-- 抜粋 --
........
JR東日本カップ2019 第93回関東大学リーグ戦 第21節早大10-01-00明大【得点】(早大)65’加藤拓己 関東大学リーグ(リーグ戦)第21節、3連敗中と苦しい状況に身を置く早大は、圧倒的な強さでリーグ戦を制し、連盟の最…

JR東日本カップ2019 第93回関東大学リーグ戦 第21節
早大0-0
1-0
明大
【得点】
(早大)65’加藤拓己

 関東大学リーグ(リーグ戦)第21節、3連敗中と苦しい状況に身を置く早大は、圧倒的な強さでリーグ戦を制し、連盟の最多勝ち点記録を更新中の明大と激突。個の能力が高い明大を相手に守勢を強いられる時間が続いたが、65分、カウンターからFW加藤拓己(スポ2=山梨学院)が桐蔭横浜大戦(第16節、●1−2)以来となるゴールを挙げ先制する。その後も分厚い明大の攻撃に晒されたが、11人全員で体を張り、無失点に抑えて試合終了。今季リーグ戦初の完封勝利を収め、『歴史的残留』へ向け非常に大きな意味を持つ勝ち点3を奪取した。


サイドを駆け上がりクロスをあげる神山

 「守備に回る時間が長くなるのは分かっていた」(DF大桃海斗主将、スポ4=新潟・帝京長岡)。リーグ戦20試合で18もの白星を荒稼ぎした明大は、両ウイングバックが高い位置を取る3−5−2のシステムを採用。中盤のMF瀬古樹(4年)とMF住永翔(3年)がバランスを取りながらチーム全体で前進し、前線へ多くの人数をかけながら早大ゴールへ迫る。対する早大は「相手の3バックに対してMF神山皓亮(商4=栃木・真岡)とMF倉持快(人2=神奈川・桐光学園)でプレッシャーをかける」(蓮川雄大チームマネジャー、スポ4=FC東京U18)ことで対応。3バックの両脇に前線から果敢にプレッシャーをかけ、明大の攻撃の1歩目を遅らせた。中盤の攻防でもMF金田拓海副将(社4=ヴィッセル神戸U18)を中心に気迫あふれるプレーを披露し、ボールに対する寄せの速さや球際の強度で優位に立つ。中間ポジションに陣取るFW佐藤凌我(3年)を捕まえ切れずにサイドへの展開を許す場面も散見されたが、相手のクロス精度不足にも助けられ、ピンチらしいピンチは訪れなかった。
........
-- データ --
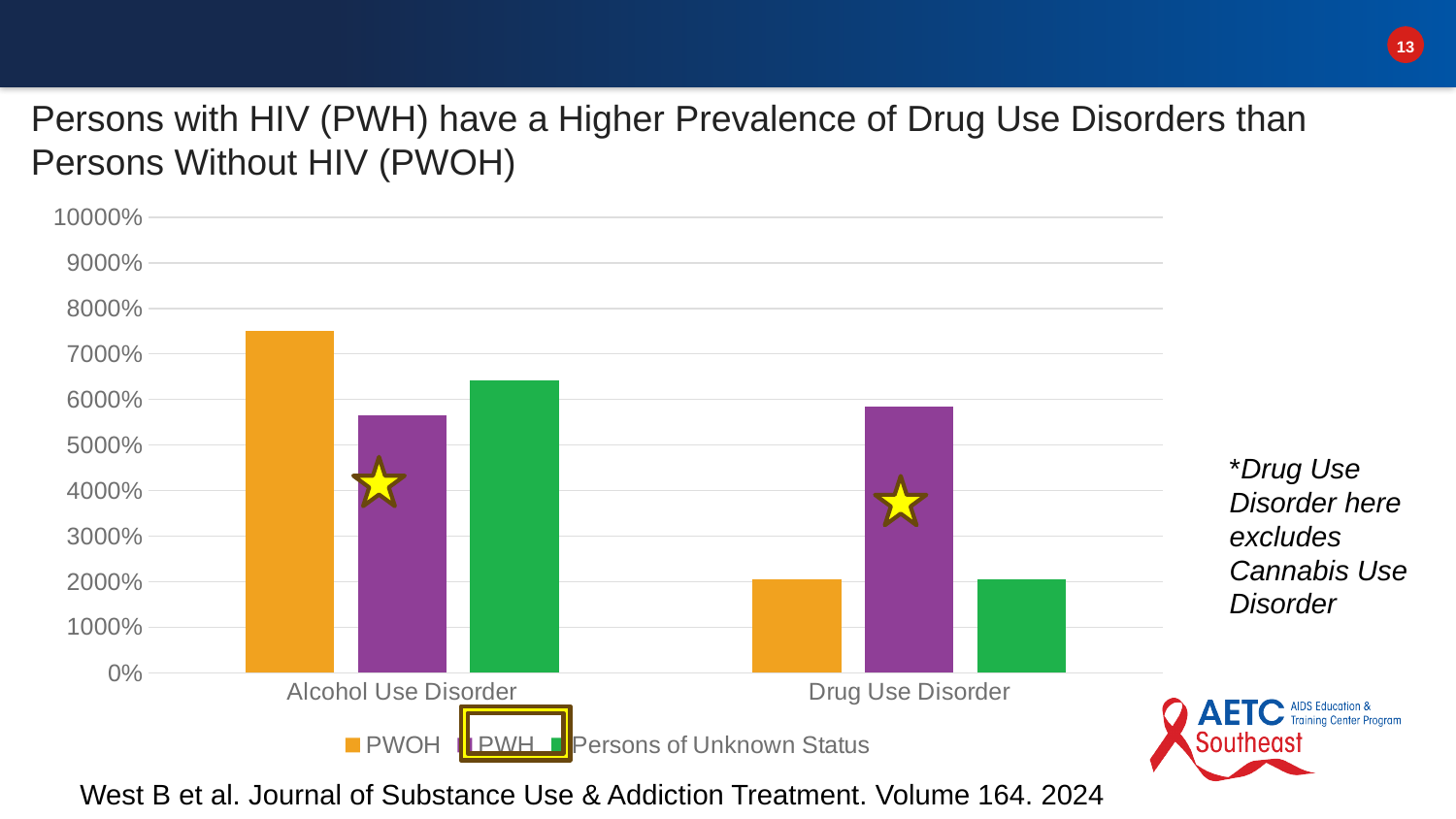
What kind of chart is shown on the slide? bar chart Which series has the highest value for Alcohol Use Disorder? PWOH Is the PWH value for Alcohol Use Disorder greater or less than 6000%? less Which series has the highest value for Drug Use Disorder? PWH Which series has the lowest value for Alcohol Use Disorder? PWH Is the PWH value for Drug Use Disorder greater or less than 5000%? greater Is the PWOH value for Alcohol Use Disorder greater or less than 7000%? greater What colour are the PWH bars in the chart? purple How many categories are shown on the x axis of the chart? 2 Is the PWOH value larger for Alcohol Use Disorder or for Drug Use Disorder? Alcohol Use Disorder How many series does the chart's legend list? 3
........
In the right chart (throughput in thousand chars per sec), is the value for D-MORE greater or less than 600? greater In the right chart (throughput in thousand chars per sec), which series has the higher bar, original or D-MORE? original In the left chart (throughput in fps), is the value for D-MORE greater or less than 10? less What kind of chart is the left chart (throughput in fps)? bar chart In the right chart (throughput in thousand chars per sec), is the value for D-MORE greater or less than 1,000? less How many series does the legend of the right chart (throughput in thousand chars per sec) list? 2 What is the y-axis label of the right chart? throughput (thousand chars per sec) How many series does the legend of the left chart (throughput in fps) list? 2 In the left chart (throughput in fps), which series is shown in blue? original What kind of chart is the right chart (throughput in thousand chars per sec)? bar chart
........
-- やること 1 --
早大と明大の試合の記事から、「JR東日本カップ2019 第93回関東大学リーグ戦 第21節早大10-01-00明大【得点】(早大)65’加藤拓己」という言葉のあるところから書き始め、「味を持つ勝ち点3を奪取した。」まで来たら止めて、そのまま一字も変えずに書き出してください。
-- やること 2 --
早大と明大の試合の記事で、65分に早大の先制ゴールを決めたのはだれですか。

-- 答え 1 --
JR東日本カップ2019 第93回関東大学リーグ戦 第21節早大10-01-00明大【得点】(早大)65’加藤拓己 関東大学リーグ(リーグ戦)第21節、3連敗中と苦しい状況に身を置く早大は、圧倒的な強さでリーグ戦を制し、連盟の最…

JR東日本カップ2019 第93回関東大学リーグ戦 第21節
早大0-0
1-0
明大
【得点】
(早大)65’加藤拓己

 関東大学リーグ(リーグ戦)第21節、3連敗中と苦しい状況に身を置く早大は、圧倒的な強さでリーグ戦を制し、連盟の最多勝ち点記録を更新中の明大と激突。個の能力が高い明大を相手に守勢を強いられる時間が続いたが、65分、カウンターからFW加藤拓己(スポ2=山梨学院)が桐蔭横浜大戦(第16節、●1−2)以来となるゴールを挙げ先制する。その後も分厚い明大の攻撃に晒されたが、11人全員で体を張り、無失点に抑えて試合終了。今季リーグ戦初の完封勝利を収め、『歴史的残留』へ向け非常に大きな意味を持つ勝ち点3を奪取した。

-- 答え 2 --
FWの加藤拓己です。